Taking on the superbug
Professor Matt Cooper’s group at The University of Queensland has decided to take a multifaceted approach to finding the next antibiotic. They are doing primary research on infection using imaging technologies, looking at modifying existing antibiotics to increase their potency, re-examining old antibiotics, and even crowdsourcing new ones.
By Elizabeth Thomsen
In 2017, there were over 700 000 deaths in Europe due to superbugs. Sepsis is now a major cause of death in many countries. The World Health Organisation lists antimicrobial resistance as one of the three greatest threats to human health. And yet, very few pharmaceutical companies are investing in new antibiotics, and there are probably fewer than 1000 researchers in antibiotic research and development worldwide.
Why? Finding new antibiotics is hard, time-consuming, and for pharmaceutical companies there is little return on investment compared to expensive drugs used for long time periods such as oncology and cholesterol-lowering medications.
Professor Matt Cooper’s group at The University of Queensland has decided to take a multifaceted approach to finding the next antibiotic. They are doing primary research on infection using imaging technologies, looking at modifying existing antibiotics to increase their potency, re-examining old antibiotics, and even crowdsourcing new ones.

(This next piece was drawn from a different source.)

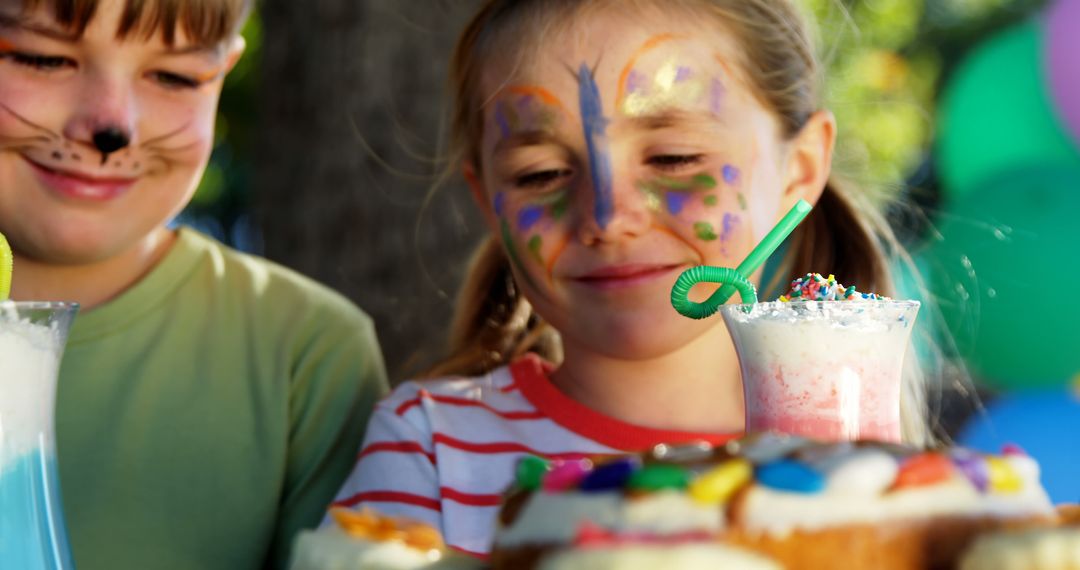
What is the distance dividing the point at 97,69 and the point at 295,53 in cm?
221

Do you have the next antibiotic?
Academics at The University of Queensland have set up the Community for Open Antimicrobial Drug Discovery (CO-ADD), a global open-access screening program. Chemists who have compounds ‘sitting on shelves’ (not originally designed as antibiotics) send their materials to CO-ADD and they are tested for antimicrobial and antifungal activity. The compounds are screened for free, and the compound owners may file for any intellectual property generated, and publish the results.
Since its beginnings in 2015, the program has brought hundreds of chemists back into the field of antibiotic testing, and has received more than 210 000 compounds from 210 institutes in 45 countries. The program has a hit rate of 20 times higher than commercial organisations, and so far has identified 3000 possible new antimicrobial compounds, of which 260 are showing promise for future studies.

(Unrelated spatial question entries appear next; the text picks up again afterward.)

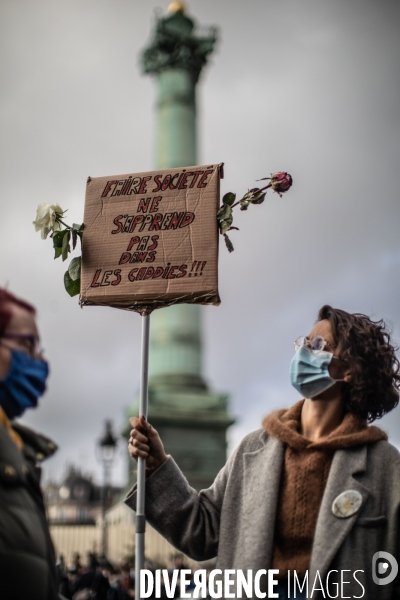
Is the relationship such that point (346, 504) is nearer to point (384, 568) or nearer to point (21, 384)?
point (384, 568)

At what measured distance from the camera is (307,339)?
4.19m

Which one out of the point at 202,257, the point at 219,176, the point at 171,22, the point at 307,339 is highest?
the point at 171,22

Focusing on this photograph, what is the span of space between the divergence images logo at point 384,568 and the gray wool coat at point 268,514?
2 centimetres

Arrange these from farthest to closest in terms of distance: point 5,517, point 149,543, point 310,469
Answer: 1. point 149,543
2. point 310,469
3. point 5,517

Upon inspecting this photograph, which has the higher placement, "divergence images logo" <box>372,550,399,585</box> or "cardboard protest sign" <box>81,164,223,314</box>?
"cardboard protest sign" <box>81,164,223,314</box>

However, the future of CO-ADD is unknown with funding coming to an end. Ideally the team would like to expand and test against more pathogens, including searching for treatments for malaria, dengue fever, and tuberculosis. The group is actively seeking further funding opportunities.
Hitting where it hurts: Targeting the membrane
Vancomycin is an old, out-of-patent antibiotic first used in the 1950s, which was used for over twenty years without drug resistance. It is still widely used to treat dangerous bacterial infections, however bacteria are becoming increasingly resistant to it, and it also produces unwanted side effects.
Professor Cooper’s team have added extra materials to the core of the drug, creating a class of antibiotics called vancaptacins. The vancaptacins bind to the membrane of Gram-positive bacteria (such as the superbug MRSA), rather than binding to human liver or kidney cells – organs that are very affected by toxicity from some drugs. This membrane binding has two positive effects: it gets more of the drug where it needs to be (targeting the bacteria not the human), and it disrupts the bacteria membrane, making it harder for the bacteria to develop resistance to the therapy.
Over three years the team has developed over 300 vancaptacins by varying the membrane-targeting compounds. They have assessed the new materials’ antimicrobial activity, drug-like properties, and likelihood of inducing drug resistance.
“The problem of antibiotic resistance is getting consistently worse over time. In ten to twenty years time it will be a much bigger problem, and may affect routine medicine like surgery, organ-transplants, and cancer care. But it takes ten years to get drugs to market, so we need to act now.”
The same strategy can hopefully be applied to other antibiotics that act on bacterial membranes which are losing their potency due to drug resistance. Currently, the biggest hurdle for developing the vancaptacins is finding a successful commercial route, given the very few pharmaceutical companies left in the field.
Back to the future
Back in the 1960s and 70s, an abundance of new antibiotics were being developed. With so many to choose from, scientists concentrated on the most promising drugs and shelved the rest. Now, hardly any new antibiotics are being developed, and drug-resistance limits the effectiveness of the current antibiotics.
Professor Cooper’s team is re-evaluating the effectiveness of these discarded antibiotics, and improving them with modern chemistry. One of the drugs that they have examined is octapeptin. Octapeptin targets Gram-negative bacteria, which are hard to kill because they have extra barriers that can camouflage them from drugs and the immune system. These bacteria are developing resistance to antibiotics of last resort, and there are no new classes of antibiotics available to treat these bacterial infections.
In early pre-clinical testing, octapeptin is showing better antimicrobial activity against extremely resistant bacteria compared to a drug of last resort, colistin. Octapeptin is also potentially less toxic to human kidneys than colistin.
The future of antibiotics
Professor Cooper says, “The problem of antibiotic resistance is getting consistently worse over time. In ten to twenty years time it will be a much bigger problem, and may affect routine medicine like surgery, organ-transplants, and cancer care. But it takes ten years to get drugs to market, so we need to act now.”